Stated task –
Pictures do not belong in the copy. Write out exactly the lines from the one containing "Examining the image" through the end of the data.

The records –
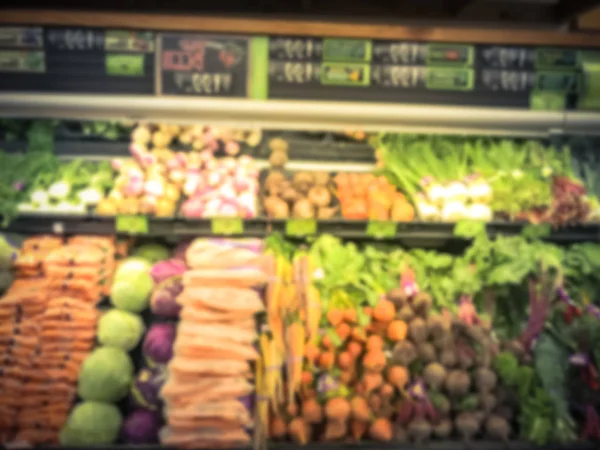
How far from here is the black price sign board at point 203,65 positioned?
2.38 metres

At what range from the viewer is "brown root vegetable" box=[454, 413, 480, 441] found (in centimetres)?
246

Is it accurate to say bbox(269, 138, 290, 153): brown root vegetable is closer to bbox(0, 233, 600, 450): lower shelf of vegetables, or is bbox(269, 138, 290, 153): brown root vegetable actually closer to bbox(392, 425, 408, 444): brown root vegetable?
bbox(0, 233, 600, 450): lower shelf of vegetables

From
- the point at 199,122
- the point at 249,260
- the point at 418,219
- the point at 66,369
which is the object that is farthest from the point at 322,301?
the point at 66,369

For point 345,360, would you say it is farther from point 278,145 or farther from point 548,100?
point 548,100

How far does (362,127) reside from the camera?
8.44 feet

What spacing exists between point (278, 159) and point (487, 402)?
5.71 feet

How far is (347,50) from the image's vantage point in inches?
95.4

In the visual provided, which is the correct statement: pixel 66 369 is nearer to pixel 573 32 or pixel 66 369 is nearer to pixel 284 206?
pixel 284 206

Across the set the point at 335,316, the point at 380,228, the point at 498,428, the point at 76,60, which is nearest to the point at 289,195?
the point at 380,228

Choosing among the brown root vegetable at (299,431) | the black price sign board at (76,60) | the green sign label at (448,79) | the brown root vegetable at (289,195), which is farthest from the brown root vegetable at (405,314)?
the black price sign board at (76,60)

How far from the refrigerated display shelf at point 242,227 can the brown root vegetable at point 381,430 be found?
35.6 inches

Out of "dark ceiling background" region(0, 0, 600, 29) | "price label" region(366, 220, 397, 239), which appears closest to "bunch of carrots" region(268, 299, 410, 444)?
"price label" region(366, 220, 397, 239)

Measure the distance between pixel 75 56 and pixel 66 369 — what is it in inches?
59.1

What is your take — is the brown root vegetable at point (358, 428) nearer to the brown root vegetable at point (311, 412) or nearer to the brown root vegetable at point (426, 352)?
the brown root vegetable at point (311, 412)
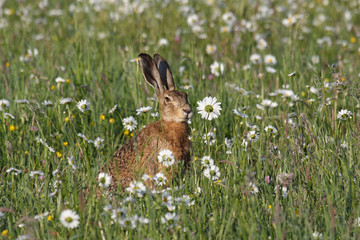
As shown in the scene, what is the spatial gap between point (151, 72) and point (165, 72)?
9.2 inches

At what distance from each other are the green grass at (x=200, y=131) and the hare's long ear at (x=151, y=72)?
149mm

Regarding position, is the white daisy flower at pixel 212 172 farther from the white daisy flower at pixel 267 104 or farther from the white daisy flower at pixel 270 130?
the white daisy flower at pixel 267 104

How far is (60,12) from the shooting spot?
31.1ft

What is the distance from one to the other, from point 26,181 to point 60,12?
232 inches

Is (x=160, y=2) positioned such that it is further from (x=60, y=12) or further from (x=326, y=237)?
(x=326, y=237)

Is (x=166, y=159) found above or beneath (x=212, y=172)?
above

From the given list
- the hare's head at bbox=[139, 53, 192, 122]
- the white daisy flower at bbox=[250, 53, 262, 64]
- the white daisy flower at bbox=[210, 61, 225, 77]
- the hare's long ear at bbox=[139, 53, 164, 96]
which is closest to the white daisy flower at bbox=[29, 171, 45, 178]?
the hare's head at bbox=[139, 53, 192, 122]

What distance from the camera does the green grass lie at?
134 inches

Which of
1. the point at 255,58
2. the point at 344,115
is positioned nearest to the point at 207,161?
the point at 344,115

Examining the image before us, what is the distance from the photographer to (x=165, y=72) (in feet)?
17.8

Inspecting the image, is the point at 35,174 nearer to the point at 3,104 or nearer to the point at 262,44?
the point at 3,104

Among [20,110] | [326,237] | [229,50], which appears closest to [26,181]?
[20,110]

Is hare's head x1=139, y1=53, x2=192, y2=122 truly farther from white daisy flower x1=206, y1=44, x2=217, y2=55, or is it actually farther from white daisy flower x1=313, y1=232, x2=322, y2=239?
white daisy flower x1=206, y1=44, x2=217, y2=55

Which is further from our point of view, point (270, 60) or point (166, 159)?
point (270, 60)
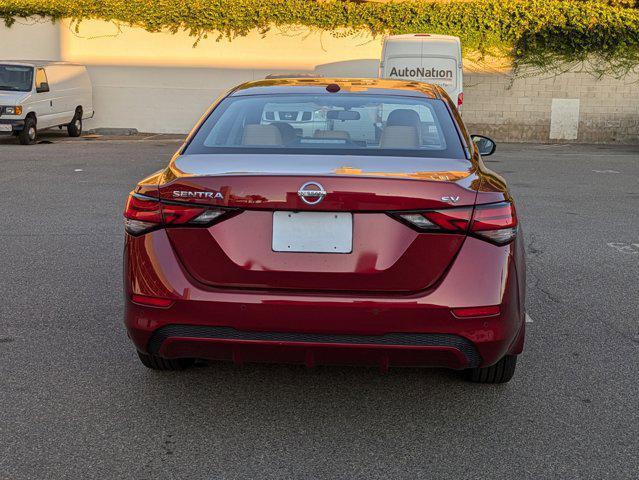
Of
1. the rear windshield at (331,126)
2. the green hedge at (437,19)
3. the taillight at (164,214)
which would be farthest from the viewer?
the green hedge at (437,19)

Task solution –
Examining the image before us, what is the distance from the photographer to (x=165, y=72) (in feet)?
17.8

Inspecting the image, is the point at 35,174 nearer to the point at 3,104 or nearer to the point at 262,44?
the point at 3,104

Among [20,110] | [326,237] | [229,50], which appears closest to [26,181]?
[20,110]

Is hare's head x1=139, y1=53, x2=192, y2=122 truly farther from white daisy flower x1=206, y1=44, x2=217, y2=55, or is it actually farther from white daisy flower x1=313, y1=232, x2=322, y2=239?
white daisy flower x1=206, y1=44, x2=217, y2=55

Which is further from our point of view, point (270, 60) or point (166, 159)?
point (270, 60)
Of
1. the rear windshield at (331,126)
2. the green hedge at (437,19)
3. the taillight at (164,214)
which would be farthest from the viewer?
the green hedge at (437,19)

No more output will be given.